風だるま No. 45
新・にいがた水紀行・5

 
清潟公園を歩く(つづき)
小船井秀一
 
  
 ともあれ、潟のほとりを左回りにゆっくりと歩き始める。岸辺は砂浜になっていて、小さな波が繰り返し繰り返し静かに打ち寄せてくる。赤い色の舗装の歩道が少し続くが、すぐに切れて、代わりに木を細かく砕いたチップを敷き詰めた道に変わる(写真1)。木のチップは、時間の経過に伴って分解され、自然に還ってゆく素材だ。歩くと、ふかふかとした柔らかい感触が靴を通じて足の裏に伝わってくる。なるほど、と思う。
 ただ、僕は歩くことに関しては不自由を感じない立場だからそう思うわけで、そうでない人たち、足の不自由な、あるいは車イスを必要とする人たちにとってはこの道はどうなんだろう、とも思う。一つの大事なことに配慮すると、別の大事なことが後回しになってしまう、ということも確かに世の中にはたくさんあるが、これもその一つの例なのだろうか。
 先を進んでゆく。道は潟のほとりからわずかに外れたところを続いてゆく。潟のほとりは、ヤナギなどの、水辺に多い木がそのまま残っている(写真2)。新たに植えられた木もあるようだ。草のヤブもある程度そのままの形で残されているように見える。実際、この潟の周りは、一部を除いて、ほぼすべてが木とヤブだ。トンボのための楽園を作るために必要なものは、たとえ「公園」としての見場が多少悪くなっても残しておこう、という考えがあるのだろう。それはとてもよいことだと思う。
  さらにゆくと、ヤブが途切れて潟のほとりに近づくことのできるところに出た。木の陰から水面を見下ろすと、茶色がかった、しかしそれなりに透明な水が、それなりの深さでたゆたっているのが見えた。これまで、この潟が曲がりなりにも姿形を変えずに残ってこられたのはなぜだろう、とふと考える。農業用水として、砂丘地の中で農業を営む人々にとって貴重な水源だったということがいちばんの理由なのだろう。ただ、それだけではないような気もする。この、松林と田畑の真ん中に、忽然とまあるく広がっている湖には、何か、眺めているだけでのどかな気分になれるような、そんな感じを覚えたりもするもんで。

 ちょうど駐車場とは反対側に位置する岸辺には、この公園で最も大胆な建造物が出来上がっていた。大胆といってもそう大したことはないのだが、なんというか、上から見ると船の錨のように見える、木でできた休憩所と(写真3)、潟面につきだした通路と、その先の潟面の中にある、あずま屋風の建物だ(写真4)。清潟公園の中にあって、潟畔と潟面を最もいじっている場所だ。
   まあ、あんまり極端にいじられるのは困りもんだが(例えば小針浜の階段状の浜辺とか、佐潟の駐車場のあたりとか、ほんとにイヤですね)、この程度ならまあいいか、という感じもする。ほぼすべてを木で作っているせいもあってか、それほどの違和感は感じない。清潟の水を近くに感じることができる場所として、それなりの意味があると思う。
 ただ、バリアフリーの観点から見ると、ここもあんまりいただけない。とにかく段差だらけなのだ。
 ステージ状にしつらえられた休憩所に上がるのにまず段差。まあ、車イスの人はここのベンチには座らないっていえばその通りなのだろうが。
 で、そこから潟面のあずま屋に向かって延びる木の通路、これも地面からはいきなり二十センチは高くなっていて、さらに、潟面へと進んでいくと、途中いくつもの段差があるというご丁寧さ。少なくとも、車イスを利用している人々は、自分一人ではこの通路を通って潟の風景を眺める、ということは不可能だ。

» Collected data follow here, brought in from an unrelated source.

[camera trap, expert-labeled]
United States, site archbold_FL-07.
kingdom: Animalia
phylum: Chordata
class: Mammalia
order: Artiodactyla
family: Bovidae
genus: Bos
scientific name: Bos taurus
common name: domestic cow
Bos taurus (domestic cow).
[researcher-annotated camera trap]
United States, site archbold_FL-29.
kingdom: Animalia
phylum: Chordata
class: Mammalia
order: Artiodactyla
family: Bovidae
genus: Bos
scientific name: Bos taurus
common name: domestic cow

 自然を多く生かした公園作りをすれば、どうしても、歩きづらい部分ができたり、都会的な感覚の「きれいさ」がなかったりということも当然出てくる。それは仕方のないことで、自然と親しむためには受容しなければいけない部分だと思う。だから、足の不自由な人がそういう公園を楽しみたいと思えば、周りの人が手助けをするということも当たり前のことだ。
 ただ、体の不自由な人が結果として締め出されてしまうような作りの公園にしてしまうのは、やっぱりよくないでしょう。特に、「段差」なんかは設計の段階から気を配っていれば全くなくてもいいはずなわけで。
 清潟公園が将来誰からも親しまれる公園となるためには、そういう部分で乗り越えなければならないことがある、と僕は思う。いい公園だから、なおさらそう思う。